I do enjoy the scrolling and the craft fairs when I do them but at the moment I have enough wholesale work and my own projects to keep my spare time ticking over as she told me yesterday she we will wanting more stuff on a regular basis.

mark


----------



## Chippygeoff (29 Jan 2014)

I bought a dewalt compound mitre saw last year and is one of the best investments I ever made, I sold my bandsaw, put a bit more money towards it and bought the saw. It takes just a minute to cut a plank into blanks all the same size for a run of a particular item like plaques but I still have to take them to the drill press to make the holes. It is also good for housing (half lap) joints along with a host of other useful applications.
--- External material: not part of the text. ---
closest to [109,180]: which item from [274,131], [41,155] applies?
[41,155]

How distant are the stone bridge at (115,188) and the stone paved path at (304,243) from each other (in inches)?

I am in the workshop full time as I cannot work at a full time job anymore. I get my pension and disability allowance and the scroll saw work is a bonus, quite a big one. It pays for all my overheads and the materials I use. Where I live we are flooded with tourist and in one of the halls where I attend a craft fair once a week there is an adjacent car park where all the coaches stop and most of the tourist make the hall their first port of call. Most of them have never seen scroll saw work before and I get asked loads of questions and make lots of sales. As I said before. I love every moment but then again its not for everyone. Most just scroll as a hobby and that's great but with everything I make it has to be quick to make with the minimum of work and at the moment I have around 200 various items I display. The best sellers are name signs and close behind are animal jigsaws.


----------



## stevebuk (29 Jan 2014)

Pleased to see you took it as it meant Mark, just having a laugh.. If I could get away with just cutting blanks I would..


----------